Remember when Darrell Jackson was plagued by drops two years ago (and he had his share this year, too)? Remember the San Diego game this year when Deion Branch had 4 drops in one game? These things happen and I just wish people would look past Stevens' image and see the player. He's a Free Agent this year and while I hope he's brought back. It's probably a 50-50 proposition right now.
Will Heller is the backup tight end and proved to be a valuable player this season. He's primarily a blocker, but caught the ball well when given the chance and even saw spot duty at FB. No one will mistake him for a receiving threat, but his blocking ability should bring him back in 2007. There isn't a third tight end on the roster right now.
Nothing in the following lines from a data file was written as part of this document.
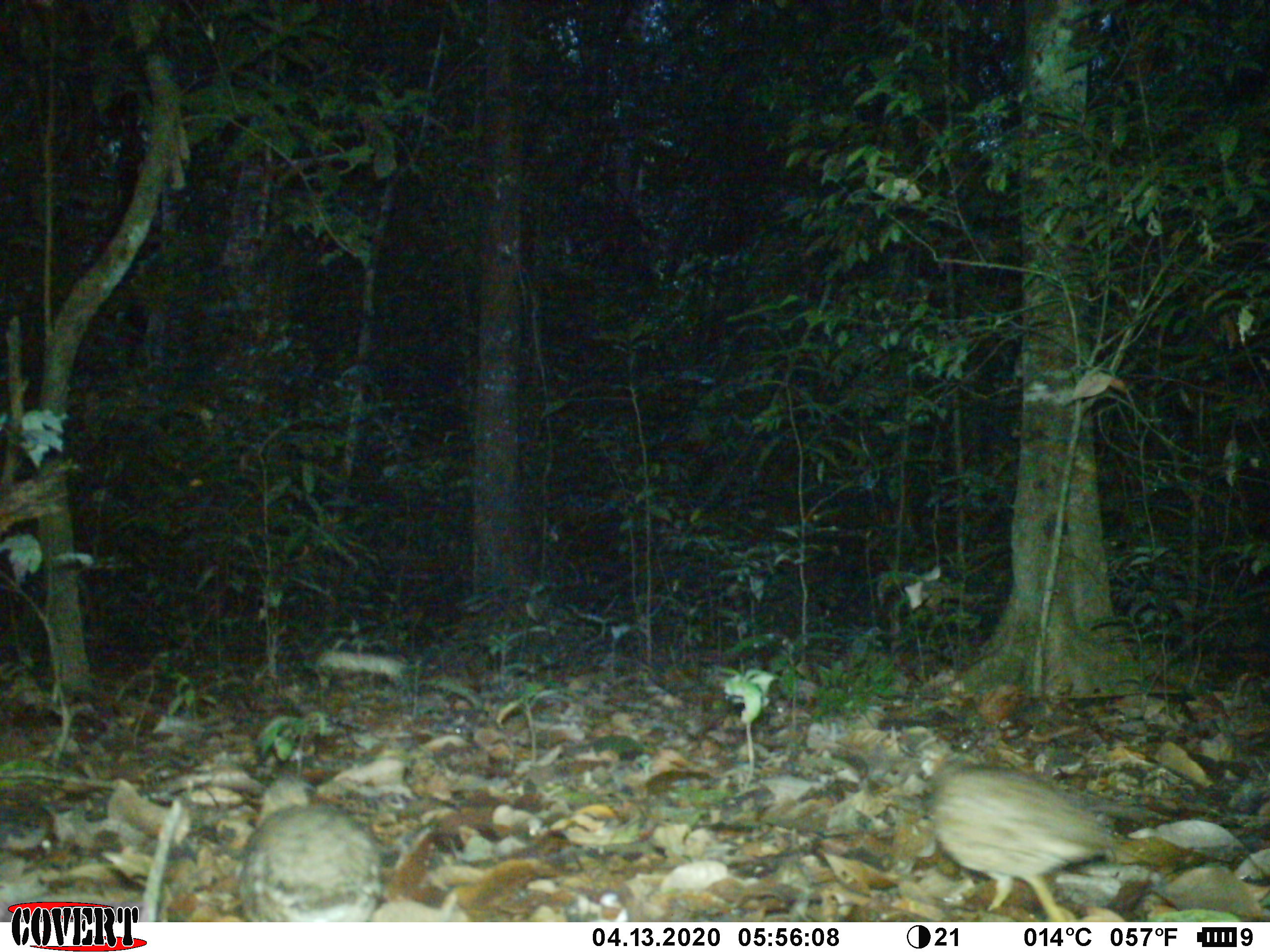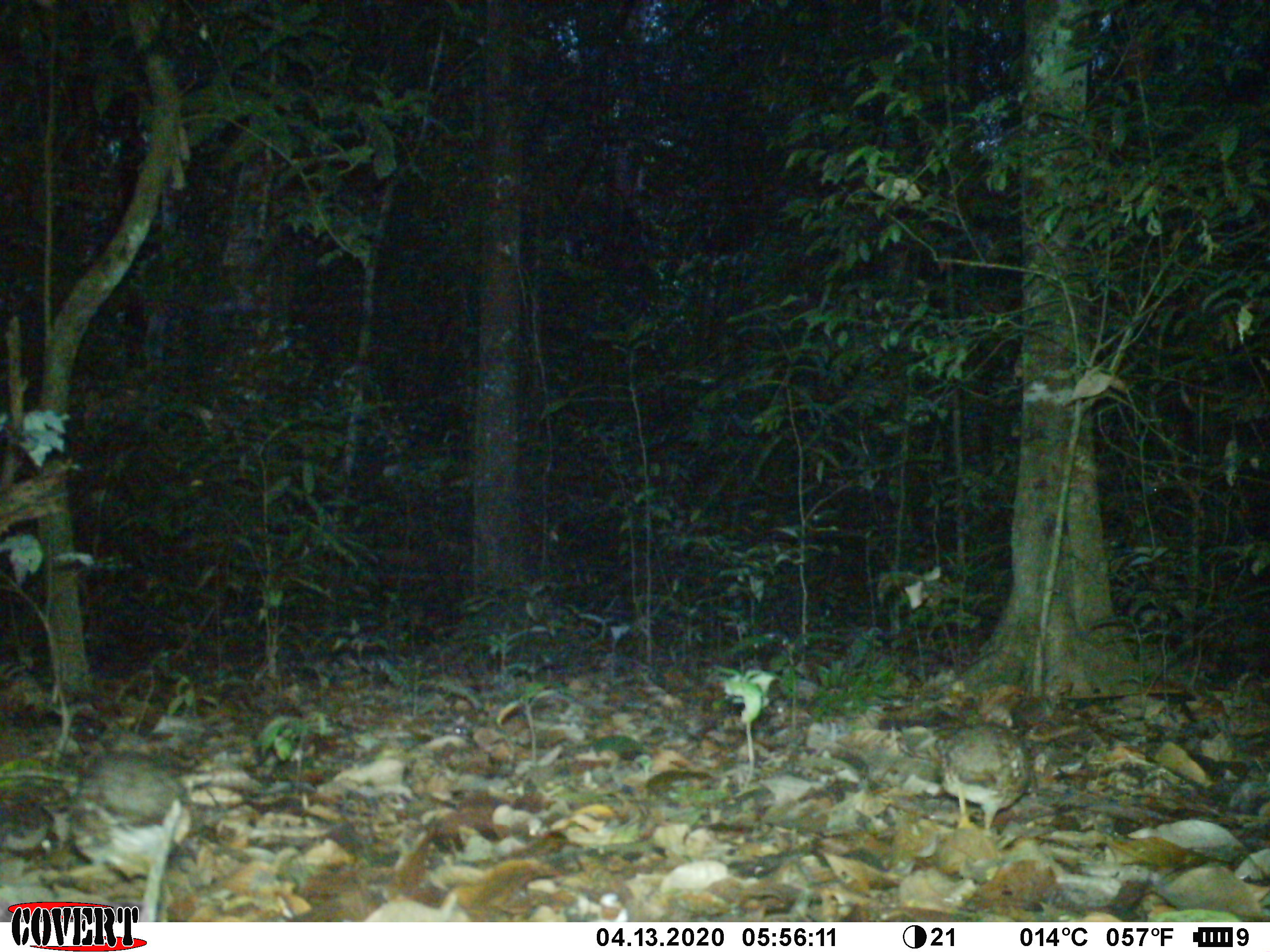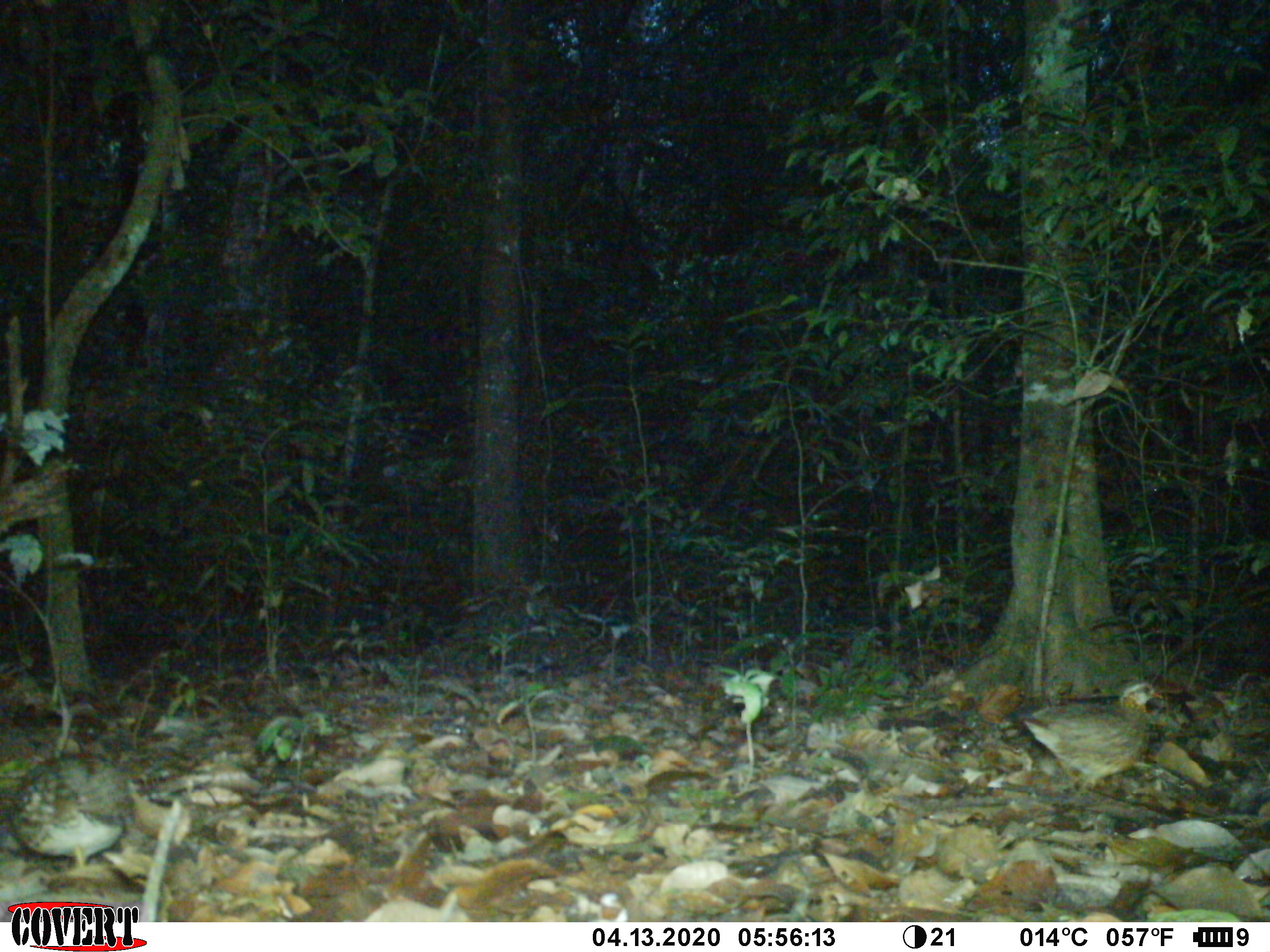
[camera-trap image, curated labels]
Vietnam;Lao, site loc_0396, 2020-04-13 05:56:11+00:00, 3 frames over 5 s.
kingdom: Animalia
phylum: Chordata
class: Aves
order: Galliformes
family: Phasianidae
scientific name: Phasianidae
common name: partridge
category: unidentified partridge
Unidentified partridge (partridge) (Phasianidae). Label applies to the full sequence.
The decision to re-sign Stevens will be a big one for the offense. If he's brought back, the team has the prototype west-coast tight end. If not, the team MUST get another player who can run and be a factor in the passing game. Possibilities include Daniel Graham (New England), Billy Miller (New Orleans) and Vishante Shiancoe (New York Giants).
**Note: Head coach Mike Holmgren was said to be a big fan of Daniel Graham while he coached him at the Senior Bowl in 2002 and was set to draft him before New England traded up to select him. Holmgren instead opted for Stevens after trading down.